— START OF RECORDED INFORMATION —

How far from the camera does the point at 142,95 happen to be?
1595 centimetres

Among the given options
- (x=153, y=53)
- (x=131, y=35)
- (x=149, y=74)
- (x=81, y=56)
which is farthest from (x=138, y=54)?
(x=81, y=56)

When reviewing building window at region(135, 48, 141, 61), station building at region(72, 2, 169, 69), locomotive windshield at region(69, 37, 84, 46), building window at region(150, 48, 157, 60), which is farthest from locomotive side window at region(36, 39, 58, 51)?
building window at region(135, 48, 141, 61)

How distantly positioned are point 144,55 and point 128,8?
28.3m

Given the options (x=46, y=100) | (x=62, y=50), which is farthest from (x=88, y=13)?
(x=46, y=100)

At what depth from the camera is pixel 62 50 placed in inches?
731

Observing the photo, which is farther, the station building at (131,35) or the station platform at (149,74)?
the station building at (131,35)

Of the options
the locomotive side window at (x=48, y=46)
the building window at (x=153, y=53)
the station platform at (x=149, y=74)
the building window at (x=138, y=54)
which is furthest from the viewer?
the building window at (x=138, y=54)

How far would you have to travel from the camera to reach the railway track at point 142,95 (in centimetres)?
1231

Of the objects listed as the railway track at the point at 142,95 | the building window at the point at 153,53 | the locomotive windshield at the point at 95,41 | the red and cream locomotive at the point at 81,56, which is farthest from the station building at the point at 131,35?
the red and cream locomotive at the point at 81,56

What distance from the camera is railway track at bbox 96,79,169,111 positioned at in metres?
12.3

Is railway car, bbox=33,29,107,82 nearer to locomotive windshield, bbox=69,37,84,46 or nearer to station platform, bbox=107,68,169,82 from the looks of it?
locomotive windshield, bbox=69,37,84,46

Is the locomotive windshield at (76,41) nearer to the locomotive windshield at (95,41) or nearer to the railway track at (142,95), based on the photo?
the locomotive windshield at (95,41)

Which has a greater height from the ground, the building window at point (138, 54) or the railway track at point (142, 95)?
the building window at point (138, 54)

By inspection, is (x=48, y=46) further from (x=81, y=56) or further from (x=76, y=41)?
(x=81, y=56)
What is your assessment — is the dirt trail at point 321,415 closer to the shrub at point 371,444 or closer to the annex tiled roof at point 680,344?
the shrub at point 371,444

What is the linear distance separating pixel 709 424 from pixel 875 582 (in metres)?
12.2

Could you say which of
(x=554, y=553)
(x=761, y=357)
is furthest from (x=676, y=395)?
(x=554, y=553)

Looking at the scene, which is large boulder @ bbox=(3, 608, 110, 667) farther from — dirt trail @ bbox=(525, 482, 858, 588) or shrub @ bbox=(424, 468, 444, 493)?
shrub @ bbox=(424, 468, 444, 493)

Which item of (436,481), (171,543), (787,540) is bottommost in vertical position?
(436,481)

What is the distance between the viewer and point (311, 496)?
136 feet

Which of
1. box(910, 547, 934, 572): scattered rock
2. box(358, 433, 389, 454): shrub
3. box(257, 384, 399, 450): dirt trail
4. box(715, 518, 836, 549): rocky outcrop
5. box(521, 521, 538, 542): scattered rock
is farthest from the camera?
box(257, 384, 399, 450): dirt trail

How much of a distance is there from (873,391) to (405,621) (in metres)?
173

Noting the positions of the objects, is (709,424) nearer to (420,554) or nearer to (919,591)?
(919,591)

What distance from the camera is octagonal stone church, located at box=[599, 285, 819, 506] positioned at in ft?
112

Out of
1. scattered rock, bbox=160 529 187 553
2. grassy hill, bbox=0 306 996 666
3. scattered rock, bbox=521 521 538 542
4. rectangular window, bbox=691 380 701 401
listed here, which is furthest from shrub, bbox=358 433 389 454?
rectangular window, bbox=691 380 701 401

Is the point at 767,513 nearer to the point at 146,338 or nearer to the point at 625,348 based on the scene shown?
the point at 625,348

— END OF RECORDED INFORMATION —

# WHAT THE TASK REQUIRES
Your task is to give the records above again, exactly.

# SOLVED PROBLEM
How far from the camera does the point at 142,95 happen to be?
1595 centimetres

Among the given options
- (x=153, y=53)
- (x=131, y=35)
- (x=149, y=74)
- (x=81, y=56)
which is farthest from (x=138, y=54)?
(x=81, y=56)

When reviewing building window at region(135, 48, 141, 61), station building at region(72, 2, 169, 69), locomotive windshield at region(69, 37, 84, 46), building window at region(150, 48, 157, 60), which is farthest from locomotive side window at region(36, 39, 58, 51)?
building window at region(135, 48, 141, 61)

How distantly positioned are point 144,55 and point 128,8?
28.3m

Given the options (x=46, y=100) | (x=62, y=50), which is farthest from (x=88, y=13)?
(x=46, y=100)

At what depth from the camera is pixel 62 50 placed in inches?
731

Observing the photo, which is farther, the station building at (131,35) or the station platform at (149,74)?
the station building at (131,35)

Of the options
the locomotive side window at (x=48, y=46)
the building window at (x=153, y=53)
the station platform at (x=149, y=74)
the building window at (x=138, y=54)
which is furthest from the viewer?
the building window at (x=138, y=54)

How far would you have to travel from the camera to reach the railway track at point 142,95 (in centimetres)?
1231

Of the objects listed as the railway track at the point at 142,95 | the building window at the point at 153,53 | the locomotive windshield at the point at 95,41 | the red and cream locomotive at the point at 81,56, which is farthest from the station building at the point at 131,35?
the red and cream locomotive at the point at 81,56

What distance from the camera is railway track at bbox 96,79,169,111 positioned at in metres?
12.3

Is railway car, bbox=33,29,107,82 nearer to locomotive windshield, bbox=69,37,84,46 or nearer to station platform, bbox=107,68,169,82 from the looks of it?
locomotive windshield, bbox=69,37,84,46

Is the locomotive windshield at (76,41) nearer to the locomotive windshield at (95,41) or nearer to the railway track at (142,95), based on the photo?
the locomotive windshield at (95,41)

Which has a greater height from the ground, the building window at point (138, 54) or the railway track at point (142, 95)?
the building window at point (138, 54)

By inspection, is (x=48, y=46) further from (x=81, y=56) or further from (x=76, y=41)?
(x=81, y=56)
What is your assessment — is the dirt trail at point 321,415 closer to the shrub at point 371,444 or closer to the annex tiled roof at point 680,344?
the shrub at point 371,444

What is the linear distance separating pixel 709 424 from pixel 875 582 (in metres)?
12.2

Could you say which of
(x=554, y=553)
(x=761, y=357)
is furthest from (x=676, y=395)?
(x=554, y=553)

Looking at the scene, which is large boulder @ bbox=(3, 608, 110, 667) farther from — dirt trail @ bbox=(525, 482, 858, 588) or shrub @ bbox=(424, 468, 444, 493)?
shrub @ bbox=(424, 468, 444, 493)

Which item of (436,481), (171,543), (787,540) is bottommost in vertical position?
(436,481)

What is the distance between the viewer and point (311, 496)?
136 feet

Which of
1. box(910, 547, 934, 572): scattered rock
2. box(358, 433, 389, 454): shrub
3. box(257, 384, 399, 450): dirt trail
4. box(715, 518, 836, 549): rocky outcrop
5. box(521, 521, 538, 542): scattered rock
is farthest from the camera?
box(257, 384, 399, 450): dirt trail

How much of a distance is there from (873,391) to (405,621) (in metres)?
173

Noting the positions of the objects, is (709,424) nearer to (420,554) or nearer to (919,591)?
(919,591)

What distance from the camera is octagonal stone church, located at box=[599, 285, 819, 506] positioned at in ft?
112

Out of
1. scattered rock, bbox=160 529 187 553
2. grassy hill, bbox=0 306 996 666
3. scattered rock, bbox=521 521 538 542
4. rectangular window, bbox=691 380 701 401
listed here, which is furthest from shrub, bbox=358 433 389 454?
rectangular window, bbox=691 380 701 401

Is the point at 767,513 nearer to the point at 146,338 or nearer to the point at 625,348 based on the scene shown?
the point at 625,348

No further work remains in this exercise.